Царь ничего особого за спиной хозяина не разглядел, принял очередной стопарь, совсем отогрелся, сердце его распалилось, глаза распахнулись и сейчас, потеребливая бородку, со слезливой любовью он озирал застолье, равнодушно пропуская спор мимо ушей... Пусть наговорятся, а перемены-то коренной в стране всё одно не будет, пока из низов не явится дерзкий человек с наганом и не объявит властно: «А ну, которые тут временные, – слазь!». В Кремль вломились хазары новых времён, люди хваткие, страстные до денег, но церковь без укоризны и поносного слова принимала волков в овчей шкуре, не гнала их поганой метлой из храма, но величила шинкарей, отмечала орденами за богатые посулы. Золотой идол пересилил совесть, Сатана поклонил под себя Бога, и несчастный Христос в ужасе сбежал под покров своей Матери, чтобы не видеть всеобщего распада, превращения человека в скотину. Как легко сронить народ в пропасть, да трудно вызволить.
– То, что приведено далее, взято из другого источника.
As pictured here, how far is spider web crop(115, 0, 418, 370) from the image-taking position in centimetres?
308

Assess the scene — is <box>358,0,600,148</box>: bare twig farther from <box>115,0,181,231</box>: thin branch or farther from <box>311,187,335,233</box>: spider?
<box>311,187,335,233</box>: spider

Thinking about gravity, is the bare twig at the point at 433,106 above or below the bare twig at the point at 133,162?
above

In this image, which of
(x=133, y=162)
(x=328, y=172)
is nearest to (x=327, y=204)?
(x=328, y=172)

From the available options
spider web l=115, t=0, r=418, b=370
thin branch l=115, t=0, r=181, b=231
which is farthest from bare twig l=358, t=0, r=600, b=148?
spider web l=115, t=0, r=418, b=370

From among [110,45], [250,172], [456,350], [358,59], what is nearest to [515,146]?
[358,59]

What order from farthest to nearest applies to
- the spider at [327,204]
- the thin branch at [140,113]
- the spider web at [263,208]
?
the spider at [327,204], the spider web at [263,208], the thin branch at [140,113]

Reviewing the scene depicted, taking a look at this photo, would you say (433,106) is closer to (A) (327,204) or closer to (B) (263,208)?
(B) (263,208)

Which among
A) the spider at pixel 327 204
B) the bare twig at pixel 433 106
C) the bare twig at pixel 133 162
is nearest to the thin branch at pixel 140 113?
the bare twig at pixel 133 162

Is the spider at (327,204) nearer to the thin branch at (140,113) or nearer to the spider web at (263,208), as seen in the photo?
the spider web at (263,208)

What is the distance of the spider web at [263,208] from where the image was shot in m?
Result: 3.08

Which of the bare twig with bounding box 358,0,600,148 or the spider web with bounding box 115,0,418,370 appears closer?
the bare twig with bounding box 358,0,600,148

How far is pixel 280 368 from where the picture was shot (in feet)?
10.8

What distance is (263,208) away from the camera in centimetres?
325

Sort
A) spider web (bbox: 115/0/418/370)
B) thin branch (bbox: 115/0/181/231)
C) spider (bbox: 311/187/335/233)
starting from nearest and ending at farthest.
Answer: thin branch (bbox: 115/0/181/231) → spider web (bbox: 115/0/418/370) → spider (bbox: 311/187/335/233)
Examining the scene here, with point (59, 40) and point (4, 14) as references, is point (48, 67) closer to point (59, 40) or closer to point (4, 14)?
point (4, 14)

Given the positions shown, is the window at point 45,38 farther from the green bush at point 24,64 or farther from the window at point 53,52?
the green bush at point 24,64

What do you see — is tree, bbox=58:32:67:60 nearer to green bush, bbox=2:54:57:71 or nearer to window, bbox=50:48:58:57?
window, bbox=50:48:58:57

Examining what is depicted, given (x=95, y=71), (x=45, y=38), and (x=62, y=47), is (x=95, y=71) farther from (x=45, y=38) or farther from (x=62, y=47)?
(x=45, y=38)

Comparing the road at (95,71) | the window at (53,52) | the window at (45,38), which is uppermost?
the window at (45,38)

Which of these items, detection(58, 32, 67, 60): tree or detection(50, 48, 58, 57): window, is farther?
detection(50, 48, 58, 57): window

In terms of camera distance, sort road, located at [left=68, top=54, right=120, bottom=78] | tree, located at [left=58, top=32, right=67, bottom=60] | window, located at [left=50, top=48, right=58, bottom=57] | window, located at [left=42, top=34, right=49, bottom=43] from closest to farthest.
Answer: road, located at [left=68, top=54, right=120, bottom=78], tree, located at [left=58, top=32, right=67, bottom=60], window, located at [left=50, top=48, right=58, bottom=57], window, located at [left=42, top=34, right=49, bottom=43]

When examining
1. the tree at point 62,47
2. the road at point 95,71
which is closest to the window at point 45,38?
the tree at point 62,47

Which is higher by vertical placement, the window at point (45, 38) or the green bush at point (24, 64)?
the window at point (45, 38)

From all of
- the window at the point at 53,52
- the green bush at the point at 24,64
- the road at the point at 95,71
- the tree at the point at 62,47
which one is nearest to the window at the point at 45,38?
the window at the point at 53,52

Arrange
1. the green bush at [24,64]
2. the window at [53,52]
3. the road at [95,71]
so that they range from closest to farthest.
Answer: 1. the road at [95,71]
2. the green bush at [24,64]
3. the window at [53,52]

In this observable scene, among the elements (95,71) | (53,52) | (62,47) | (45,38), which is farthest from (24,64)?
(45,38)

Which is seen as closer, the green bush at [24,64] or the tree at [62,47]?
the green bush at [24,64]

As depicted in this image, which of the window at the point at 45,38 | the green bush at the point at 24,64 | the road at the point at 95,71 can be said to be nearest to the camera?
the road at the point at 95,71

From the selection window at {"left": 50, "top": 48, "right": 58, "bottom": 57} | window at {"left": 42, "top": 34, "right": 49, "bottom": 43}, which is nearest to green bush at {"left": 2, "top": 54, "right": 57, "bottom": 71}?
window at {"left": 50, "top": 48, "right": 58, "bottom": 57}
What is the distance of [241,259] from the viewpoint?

Пиросмани долго тянул, что-то выгадывал, иль кого-то дожидался, наконец причастился рюмкою, с куском хлеба торопливо полез в ладку. Царь пошарил глазами вилку, не нашёл возле локтя и, потрепав в пальцах ломотёк, позабыв прежнюю брезгливость, потянулся за рыбьим пером со своего конца. Рахманин, давно опростившийся в деревне, обмакнул в подливе горбушку и стал задумчиво жевать, шаря взглядом по избе. Что-то явно не давало ему спокойно трапезовать.
– Ой, хороша помаковочка... Вы ешьте, ребята, тяните рыбки-то, – пропел
Пиросмани, деловито обсасывая косточку. – Вот, сколько живу на свете, а слаже
вёшной щуки ничего не едал. Мясо не притормкое, не льнёт к зубам и брюхо не
пучит... Со двора свёл овчушек, дак Господь послал щучек. Всякому по трудам
его, по его жизни.
Лицо хозяина порозовело, прираспустилось, опока приосыпалась со щёк и скул – значит, самогонка пошла впрок, прожгла насквозь.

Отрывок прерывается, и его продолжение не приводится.